This might seem a bit trivial really but it's really getting to me!
Everywhere I go, people I meet, I never feel like I really fit in.
At the school when I pick up my DD's, everyone is friendly, polite etc when I talk to them but no-one seems to go out of their way to talk to me. DS1 is now 8 so I have known these people a long time. I occasionally ask them round (very occasionally) and they come and all is fine but I never really get invited back, I mean, they say I'll have to go round but then never actually ask me! If I ask them a favour they are always happy to help but I don't seem to fit in their little 'cliques' like everyone else and I think it's cos I lack confidence myself.
For example, I will walk down from the school not having seen anyone, get in the car and then see them all standing chatting together. How do I miss them all?
I was bullied at school and I now I never really have the confidence or even expect people to like me.
I do have a handful of good friends outside the school who bother with me a LOT, and we visit often. Say about 3-4 friends I see weekly/fortnightly outside of the school.
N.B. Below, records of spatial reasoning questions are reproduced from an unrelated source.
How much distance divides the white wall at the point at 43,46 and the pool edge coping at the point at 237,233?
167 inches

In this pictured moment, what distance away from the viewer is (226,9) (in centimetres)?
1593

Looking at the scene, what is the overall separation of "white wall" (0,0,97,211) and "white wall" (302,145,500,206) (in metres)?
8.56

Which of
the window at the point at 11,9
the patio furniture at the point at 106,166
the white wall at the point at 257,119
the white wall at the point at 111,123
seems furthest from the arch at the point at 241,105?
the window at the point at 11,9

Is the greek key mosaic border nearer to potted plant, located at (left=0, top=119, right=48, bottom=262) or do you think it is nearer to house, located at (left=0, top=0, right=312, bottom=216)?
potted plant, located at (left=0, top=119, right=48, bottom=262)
But whether it's the school,work and even family I never feel I fit in properly. I feel like people are just being pleasant and polite but don't actually want to get close to me. I feel sad for my DD's because they don't seem to have the friends round etc that they would if I was better friends with the parents, which would make it easier. So I feel guilty to them.
I never argue or fall out with anyone, I just feel that I know loads and loads of people for a polite chat with at the school but no-one to really have a good old gossip with!
Anyone else feel they don't fit in anywhere, or have any good advice??